How appropriate that Fr Gary Donegan celebrated his last Mass at the Holy Cross church on Belfast's Crumlin Road yesterday.
His farewell on the altar to his Ardoyne parishioners was on the same weekend that the area - not just the Catholic/nationalist parish but the entire north Belfast district - breathed a collective sigh of relief.
The stand-off between Ardoyne and the Woodvale/upper Shankill over the banned Orange Order parade along the Crumlin Road is over.
It has been a fitting and happy pay-off for Fr Donegan, who has been one of those consistently instrumental in lowering cross-community tempers in the firestorm of the protests and counter-demonstrations around this final unresolved parades dispute.
Two summers ago, I watched the priest help defuse a potentially explosive situation after a loyalist protester's car ploughed into a crowd of nationalists on the Twelfth, almost killing a young nationalist woman on the road.
Fr Donegan enabled the police to rescue the injured woman from under the car while allowing the PSNI to exfiltrate the driver out of the vehicle before anyone from Ardoyne could get near him.
Fr Gary, as he is known locally, is one of those who, when the medals are handed out, should be first up to the podium to receive his reward.
The Ardoyne residents group Cara, two of the local Orange lodges and individuals on the loyalist side of this particular divide (Winky Irvine specifically comes to mind here) also deserve praise for finally resolving a dispute that has produced so much instability and violence over the last decade.
I can still replay in my head the rioting from both sides of the line, the water cannon, the plastic baton rounds and the missiles exchanged across the PSNI ring of steel over the last few years.
I once had the bruises to prove my presence there in those mad days.
Back on the Twelfth in 2013 someone hurled a huge boulder from Hesketh Park towards PSNI lines which hit me in the upper right arm.
It was miraculous that nothing was broken after the impact.
My only thought at the time was that if Team Ireland or Team GB Olympic recruits had been up on the Crumlin Road that evening they would have run down Hesketh seeking out the boulder-hurler and offering them a place on the team to Rio as a discus thrower.
Of course, as is always a case in this most dangerous of sectarian faultiness, there are pitfalls ahead for the agreement secured to close the Twaddell protest camp and allow eventually for the Orangemen to hold their return parade to Ligoniel.
The rival Greater Ardoyne Residents Coalition has not endorsed the deal while one Orange lodge is still unhappy with the compromise.
Either of these twin forces could do something on the streets to disrupt this fragile agreement. The return parade of the Orangemen to Ligoniel will tell the tale.
However, I would hazard a guess that most people on both sides of the invisible border between Ardoyne and the Woodvale/upper Shankill will be relieved that this dispute appears to be over.
Where Derry started and Portadown came around to, the Ardoyne/Crumlin Road/Woodvale marching battle appears to be coming to an end.
Its endgame though it does not herald a new era of peace, love and understanding between the two communities in north Belfast.
It was the conflict zone with the highest casualty figures during the Troubles.
Yet it does mark a start and a new beginning. After the dismantling of the peace wall and security barriers on the Crumlin Road a few weeks ago, the agreement points to the slow but inexorable crawl towards some kind of normality across this society.
Cynics might say - with some justification - that money will undoubtedly play a part in the dispute's resolution; that community groups and organisations might have been promised additional financial help if they can secure an agreement to end the stand-off.
Even if this has been a factor in pushing the warring parties towards compromise it will probably be money well spent given the millions already shelled out in paying for the security around this unstable salient of sectarian division.
Whatever cash is splashed to nudge the two sides towards a deal it will be a fraction of the expenditure on policing the problem.
Just as in the secret war against paramilitaries via the recruitment of informers and the deployment of expensive technology, money once again has been the most powerful weapon in securing peace and stability.

Your objective
Copy the article on the Ardoyne parade dispute from "It was the conflict" up to and including "end the stand-off.", changing "casualty figures" to "death toll".

Data provided
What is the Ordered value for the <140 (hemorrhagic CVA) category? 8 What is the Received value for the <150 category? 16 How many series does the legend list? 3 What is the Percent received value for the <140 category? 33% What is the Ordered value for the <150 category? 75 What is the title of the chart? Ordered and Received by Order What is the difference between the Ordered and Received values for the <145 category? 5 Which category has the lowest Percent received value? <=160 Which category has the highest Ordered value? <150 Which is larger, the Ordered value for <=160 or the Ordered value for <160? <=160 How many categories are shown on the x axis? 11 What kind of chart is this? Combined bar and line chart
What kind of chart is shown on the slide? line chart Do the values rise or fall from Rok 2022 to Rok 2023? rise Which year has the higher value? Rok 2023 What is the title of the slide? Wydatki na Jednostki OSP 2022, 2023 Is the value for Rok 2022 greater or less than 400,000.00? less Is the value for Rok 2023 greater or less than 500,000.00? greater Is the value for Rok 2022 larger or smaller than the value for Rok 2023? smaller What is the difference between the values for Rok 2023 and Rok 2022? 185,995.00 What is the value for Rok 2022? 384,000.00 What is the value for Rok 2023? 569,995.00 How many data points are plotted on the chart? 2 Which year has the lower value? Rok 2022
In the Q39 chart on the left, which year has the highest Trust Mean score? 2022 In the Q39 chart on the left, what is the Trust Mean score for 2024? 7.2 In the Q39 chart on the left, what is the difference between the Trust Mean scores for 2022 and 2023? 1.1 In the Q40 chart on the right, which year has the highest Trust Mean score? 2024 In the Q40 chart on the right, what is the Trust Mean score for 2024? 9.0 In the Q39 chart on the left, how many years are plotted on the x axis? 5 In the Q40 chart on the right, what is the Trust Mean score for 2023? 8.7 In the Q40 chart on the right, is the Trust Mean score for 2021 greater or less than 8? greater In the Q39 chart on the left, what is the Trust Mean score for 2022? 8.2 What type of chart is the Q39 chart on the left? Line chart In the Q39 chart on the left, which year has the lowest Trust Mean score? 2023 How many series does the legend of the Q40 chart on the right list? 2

Exercise response
It was the conflict zone with the highest death toll during the Troubles.
Yet it does mark a start and a new beginning. After the dismantling of the peace wall and security barriers on the Crumlin Road a few weeks ago, the agreement points to the slow but inexorable crawl towards some kind of normality across this society.
Cynics might say - with some justification - that money will undoubtedly play a part in the dispute's resolution; that community groups and organisations might have been promised additional financial help if they can secure an agreement to end the stand-off.